- Passage given

在向量中插入多个值

Question

I have a std::vector<T> variable. I also have two variables of type T, the first of which represents the value in the vector after which I am to insert, while the second represents the value to insert.

So lets say I have this container: 1,2,1,1,2,2

And the two values are 2 and 3 with respect to their definitions above. Then I wish to write a function which will update the container to instead contain:

1,2,3,1,1,2,3,2,3

I am using c++98 and boost. What std or boost functions might I use to implement this function?

Iterating over the vector and using std::insert is one way, but it gets messy when one realizes that you need to remember to hop over the value you just inserted.

Answer 1

This is what I would probably do:

vector<T> copy;
for (vector<T>::iterator i=original.begin(); i!=original.end(); ++i)
{
    copy.push_back(*i);
    if (*i == first)
        copy.push_back(second);
}
original.swap(copy);

Put a call to reserve in there if you want. You know you need room for at least original.size() elements. You could also do an initial iteraton over the vector (or use std::count ) to determine the exact amount of elements to reserve, but without testing, I don't know whether that would improve performance.

Answer 2

I propose a solution that works in place and in O(n) in memory and O(2n) time. Instead of O(n^2) in time by the solution proposed by Laethnes and O(2n) in memory by the solution proposed by Benjamin.

// First pass, count elements equal to first.
std::size_t elems = std::count(data.begin(), data.end(), first);
// Resize so we'll add without reallocating the elements.
data.resize(data.size() + elems);
vector<T>::reverse_iterator end = data.rbegin() + elems;
// Iterate from the end. Move elements from the end to the new end (and so elements to insert will have some place).
for(vector<T>::reverse_iterator new_end = data.rbegin(); end != data.rend() && elems > 0; ++new_end,++end)

- Data block
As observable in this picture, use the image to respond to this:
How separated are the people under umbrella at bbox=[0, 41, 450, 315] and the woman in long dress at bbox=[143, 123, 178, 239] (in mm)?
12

- What you should do
Answer these questions from the vector-insertion thread.
1. Which C++ standard does the asker say is in use?
2. Which call does Answer 1 suggest adding if wanted?
3. What memory complexity does Answer 2 claim for its solution?
The listing is not needed for this exercise.

- Written response
1. C++98
2. A call to reserve
3. O(n)